◆ **Texto fornecido**
::::::
Os Cronistas Desconhecidos do Canal do Geba: O BNU da Guiné (64)

Beja Santos

A subversão está em marcha, manifesta-se ao longo do segundo semestre de 1962. Logo em 26 de junho, o gerente do BNU em Bissau informa Lisboa:

“ É nosso dever levar ao conhecimento de V. Ex.ª que por volta das três da madrugada de ontem, pequenos grupos de indivíduos, que se supõe pertencerem ao PAIGC, atacaram a tiros de pistola em Catió a Administração do Concelho, a Central Eléctrica, o posto da PIDE e os CTT, cortando os fios telefónicos e atravessando árvores na estrada.

Incendiaram também a jangada e três pequenos barcos que fazem a ligação de Bedanda para Catió.
Entre Buba, Empada e Fulacunda, foram cortadas as comunicações telefónicas e destruídos alguns pontões feitos de paus de cibe.

O ataque foi prontamente repelido, tendo-se deslocado para o local alguns efectivos militares, como medida de segurança.
::::::
[Entradas de perguntas espaciais]

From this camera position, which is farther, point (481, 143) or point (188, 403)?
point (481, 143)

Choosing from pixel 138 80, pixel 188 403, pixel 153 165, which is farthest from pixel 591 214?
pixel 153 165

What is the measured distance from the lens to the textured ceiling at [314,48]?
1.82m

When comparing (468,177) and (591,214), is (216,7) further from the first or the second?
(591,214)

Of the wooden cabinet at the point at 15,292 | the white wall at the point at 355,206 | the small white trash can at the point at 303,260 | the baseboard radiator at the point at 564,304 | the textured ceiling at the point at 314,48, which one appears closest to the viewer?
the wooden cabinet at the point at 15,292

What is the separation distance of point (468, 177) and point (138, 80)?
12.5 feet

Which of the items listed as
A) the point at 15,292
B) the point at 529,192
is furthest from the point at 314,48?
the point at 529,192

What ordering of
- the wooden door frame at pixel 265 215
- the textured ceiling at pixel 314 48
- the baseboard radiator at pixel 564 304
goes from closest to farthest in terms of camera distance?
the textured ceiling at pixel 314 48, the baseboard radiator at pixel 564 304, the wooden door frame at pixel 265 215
::::::
◆ **Tarefa do exercício**
Transcreva palavra por palavra o trecho do texto sobre o BNU da Guiné que se abre com as palavras "Os Cronistas Desconhecidos" e se fecha com "Bedanda para Catió.". Este material provém de outra fonte.

◆ **Resolução da tarefa**
Os Cronistas Desconhecidos do Canal do Geba: O BNU da Guiné (64)

Beja Santos

A subversão está em marcha, manifesta-se ao longo do segundo semestre de 1962. Logo em 26 de junho, o gerente do BNU em Bissau informa Lisboa:

“ É nosso dever levar ao conhecimento de V. Ex.ª que por volta das três da madrugada de ontem, pequenos grupos de indivíduos, que se supõe pertencerem ao PAIGC, atacaram a tiros de pistola em Catió a Administração do Concelho, a Central Eléctrica, o posto da PIDE e os CTT, cortando os fios telefónicos e atravessando árvores na estrada.

Incendiaram também a jangada e três pequenos barcos que fazem a ligação de Bedanda para Catió.